* Listed records:
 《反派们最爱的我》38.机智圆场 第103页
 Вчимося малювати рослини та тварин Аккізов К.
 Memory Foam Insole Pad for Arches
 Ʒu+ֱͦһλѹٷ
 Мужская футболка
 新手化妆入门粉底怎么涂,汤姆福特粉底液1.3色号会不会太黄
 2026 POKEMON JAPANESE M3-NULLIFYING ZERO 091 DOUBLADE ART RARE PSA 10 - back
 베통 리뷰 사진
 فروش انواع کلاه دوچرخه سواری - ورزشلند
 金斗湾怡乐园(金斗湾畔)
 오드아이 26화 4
...
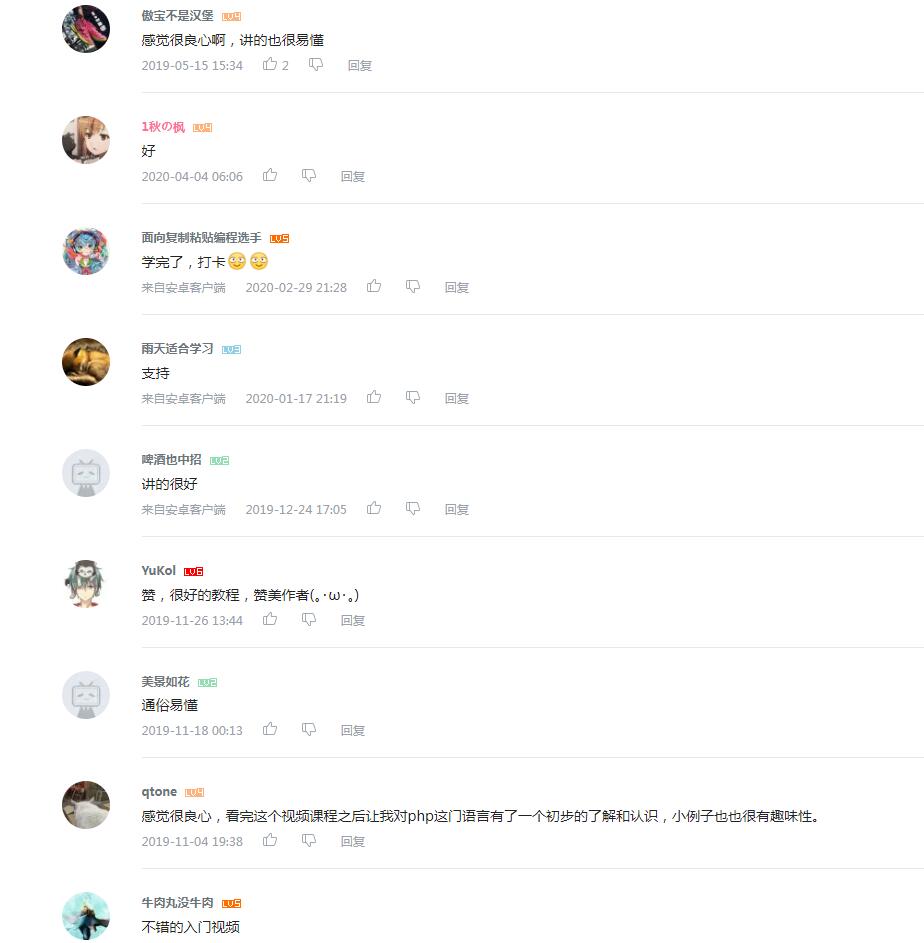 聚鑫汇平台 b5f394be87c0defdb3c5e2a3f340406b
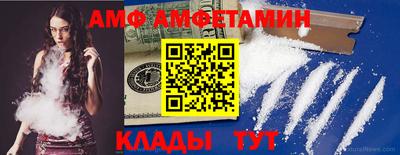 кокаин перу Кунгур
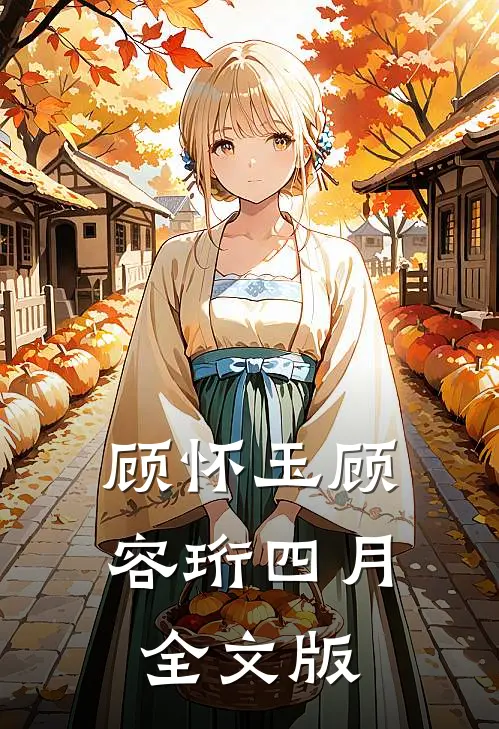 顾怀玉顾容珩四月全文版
==
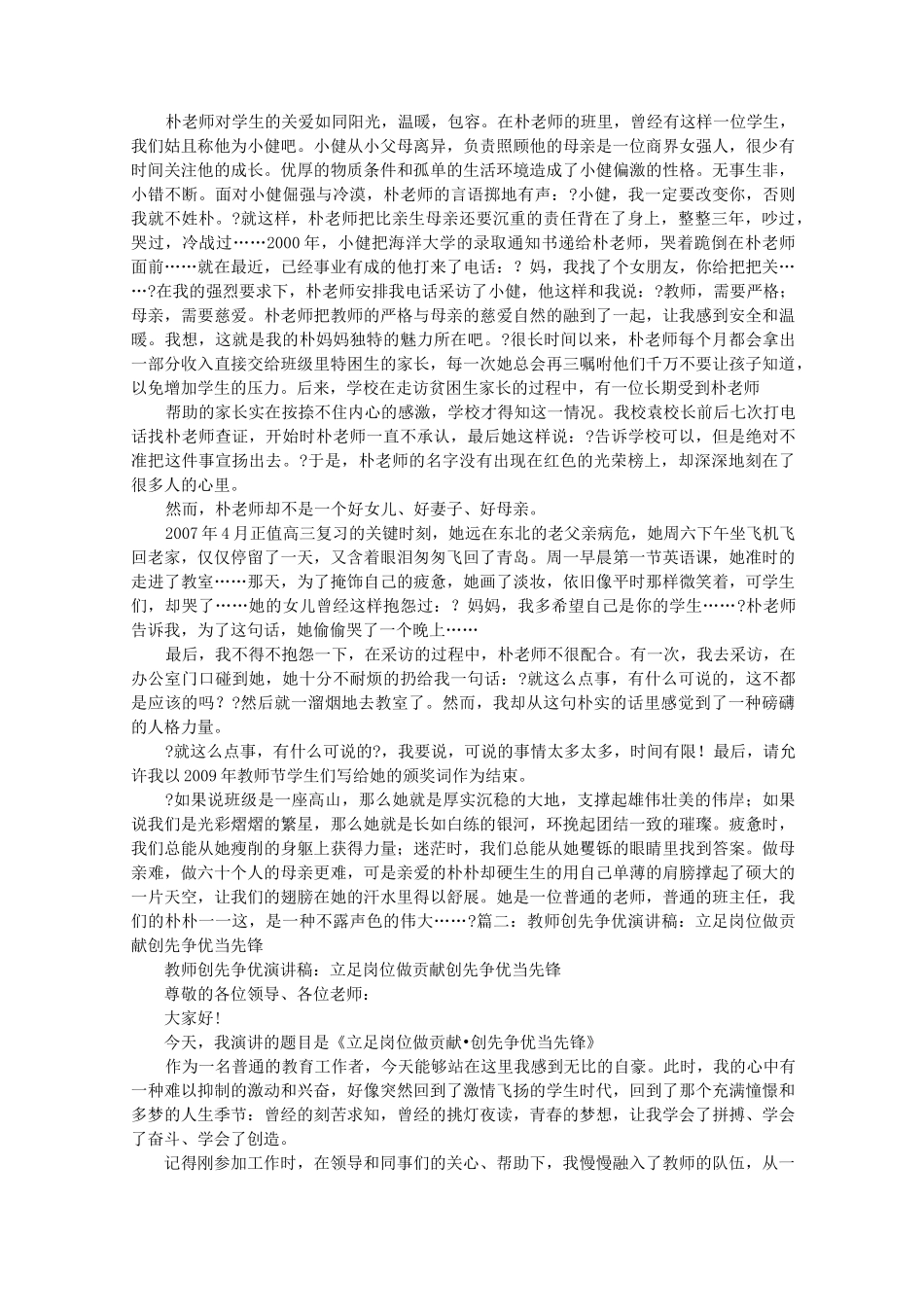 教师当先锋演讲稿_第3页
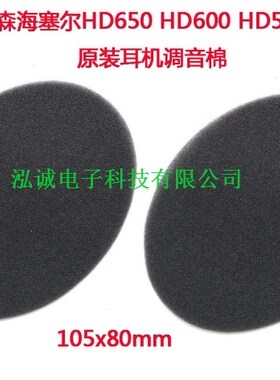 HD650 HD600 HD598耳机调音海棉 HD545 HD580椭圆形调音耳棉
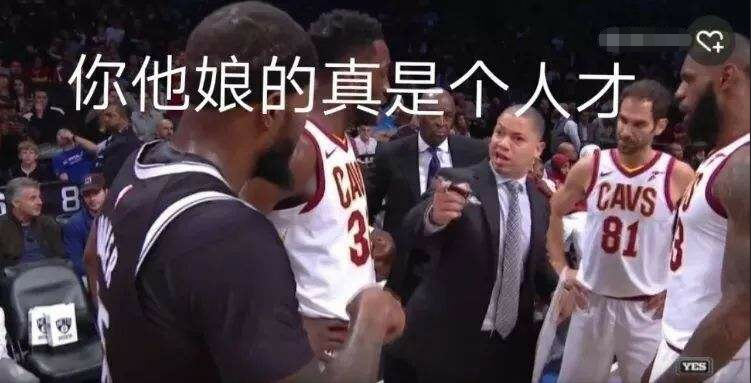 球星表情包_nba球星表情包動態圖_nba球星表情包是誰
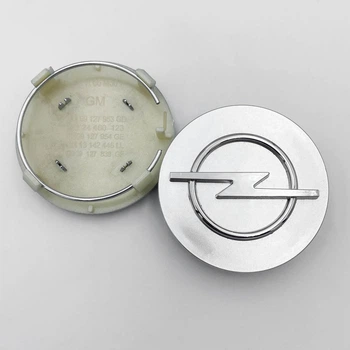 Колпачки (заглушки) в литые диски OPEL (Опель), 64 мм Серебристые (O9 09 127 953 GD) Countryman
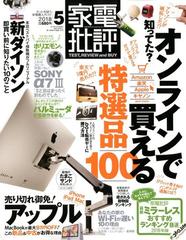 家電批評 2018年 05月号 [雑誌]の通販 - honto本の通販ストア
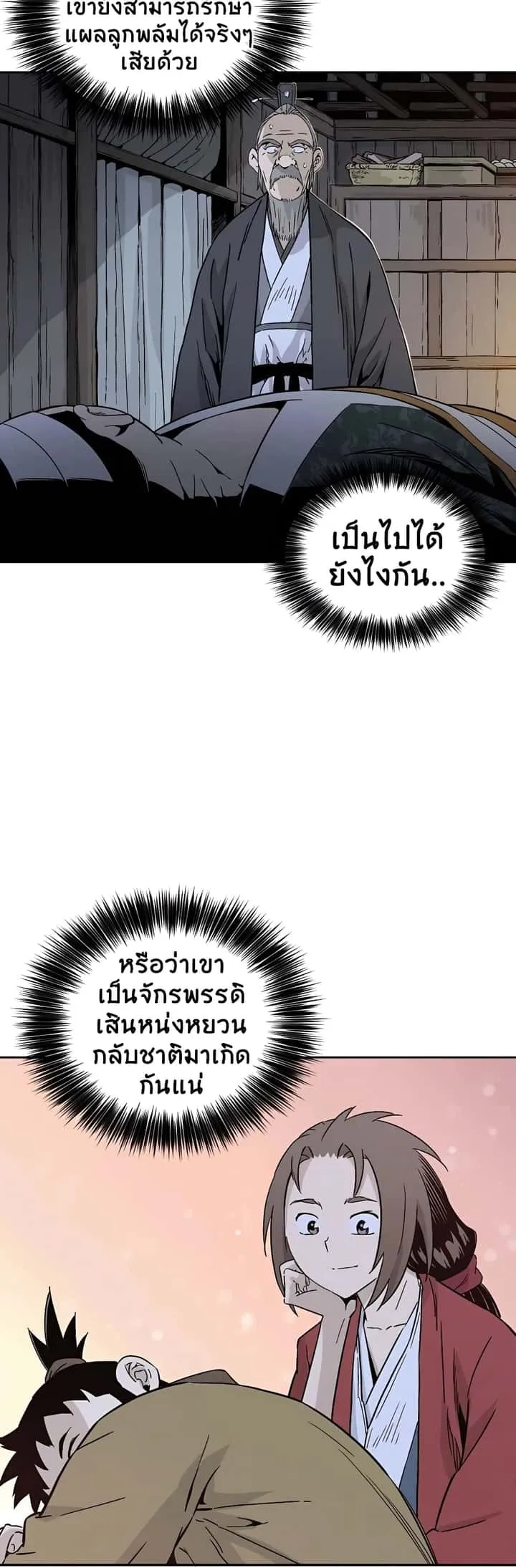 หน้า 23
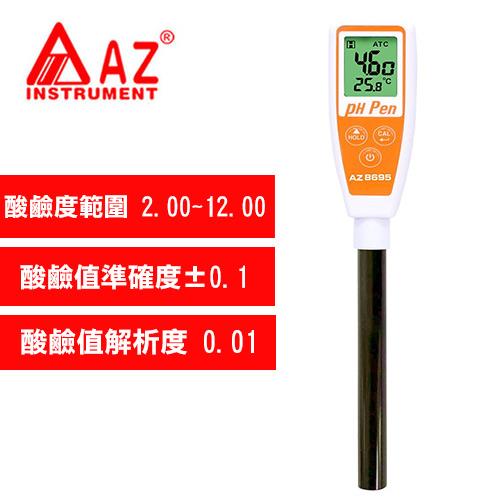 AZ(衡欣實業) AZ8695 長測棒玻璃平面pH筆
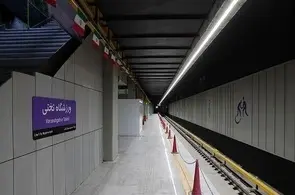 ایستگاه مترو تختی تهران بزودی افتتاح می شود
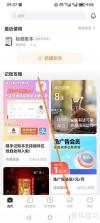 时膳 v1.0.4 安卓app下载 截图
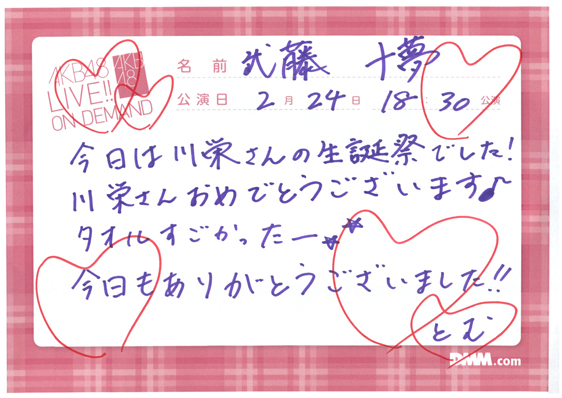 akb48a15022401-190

* Problem statement: What lines above run from the one with "球星表情包_nba球星表情包動態圖_nba球星表情包是誰" to the one with "akb48a15022401-190"? Give them again exactly, ends included, and leave the pictures out.

* Written reply:
 球星表情包_nba球星表情包動態圖_nba球星表情包是誰
 Колпачки (заглушки) в литые диски OPEL (Опель), 64 мм Серебристые (O9 09 127 953 GD) Countryman
 家電批評 2018年 05月号 [雑誌]の通販 - honto本の通販ストア
 หน้า 23
 AZ(衡欣實業) AZ8695 長測棒玻璃平面pH筆
 ایستگاه مترو تختی تهران بزودی افتتاح می شود
 时膳 v1.0.4 安卓app下载 截图
 akb48a15022401-190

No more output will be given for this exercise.